Aldosterone plays a major role in the regulation of
sodium and
potassium homeostasis and blood pressure. More recently,
aldosterone has emerged as a key
hormone mediating end organ damage. In extreme cases, dysregulated
aldosterone production leads to primary
aldosteronism (PA), the most common form of secondary
hypertension. However, even within the physiological range, high levels of
aldosterone are associated with an increased risk of developing
hypertension over time. PA represents the most common and curable form of
hypertension, with a prevalence that increases with the severity of
hypertension. Although genetic causes underlying
glucocorticoid-remediable aldosteronism, one of the three Mendelian forms of PA, were established some time ago, somatic and inherited mutations in the
potassium channel GIRK4 have only recently been implicated in the formation of
aldosterone-producing
adenoma (APA) and in
familial hyperaldosteronism type 3. Moreover, recent findings have shown somatic mutations in two additional genes, involved in maintaining intracellular ionic homeostasis and cell membrane potential, in a subset of APAs.
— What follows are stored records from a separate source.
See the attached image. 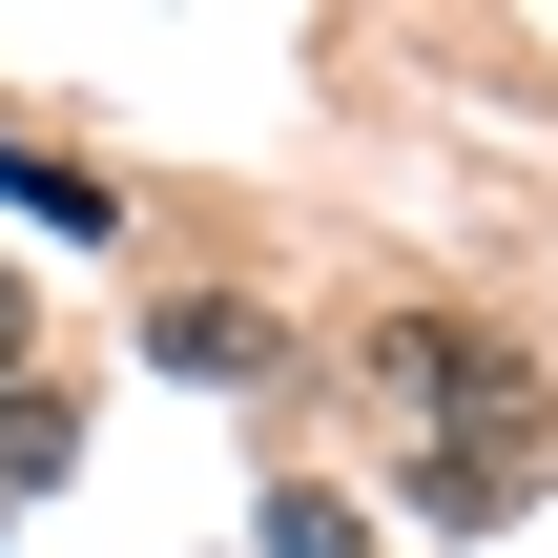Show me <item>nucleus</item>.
Masks as SVG:
<instances>
[{"label": "nucleus", "mask_w": 558, "mask_h": 558, "mask_svg": "<svg viewBox=\"0 0 558 558\" xmlns=\"http://www.w3.org/2000/svg\"><path fill=\"white\" fill-rule=\"evenodd\" d=\"M373 393L435 435V518H518L538 456H558L538 435V373H518L497 331H456V311H393V331H373Z\"/></svg>", "instance_id": "nucleus-1"}, {"label": "nucleus", "mask_w": 558, "mask_h": 558, "mask_svg": "<svg viewBox=\"0 0 558 558\" xmlns=\"http://www.w3.org/2000/svg\"><path fill=\"white\" fill-rule=\"evenodd\" d=\"M269 558H373V518L352 497H269Z\"/></svg>", "instance_id": "nucleus-2"}, {"label": "nucleus", "mask_w": 558, "mask_h": 558, "mask_svg": "<svg viewBox=\"0 0 558 558\" xmlns=\"http://www.w3.org/2000/svg\"><path fill=\"white\" fill-rule=\"evenodd\" d=\"M41 476H62V414L21 393V414H0V497H41Z\"/></svg>", "instance_id": "nucleus-3"}, {"label": "nucleus", "mask_w": 558, "mask_h": 558, "mask_svg": "<svg viewBox=\"0 0 558 558\" xmlns=\"http://www.w3.org/2000/svg\"><path fill=\"white\" fill-rule=\"evenodd\" d=\"M21 331H41V311H21V269H0V373H21Z\"/></svg>", "instance_id": "nucleus-4"}]
</instances>
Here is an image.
This review summarizes our current knowledge on the genetic determinants that contribute to variations in plasma
aldosterone and
renin levels in the general population and the genetics of familial and sporadic PA. Various animal models that have significantly improved our understanding of the pathophysiology of excess
aldosterone production are also discussed. Finally, we outline the cardiovascular, renal, and metabolic consequences of
mineralocorticoid excess beyond blood pressure regulation.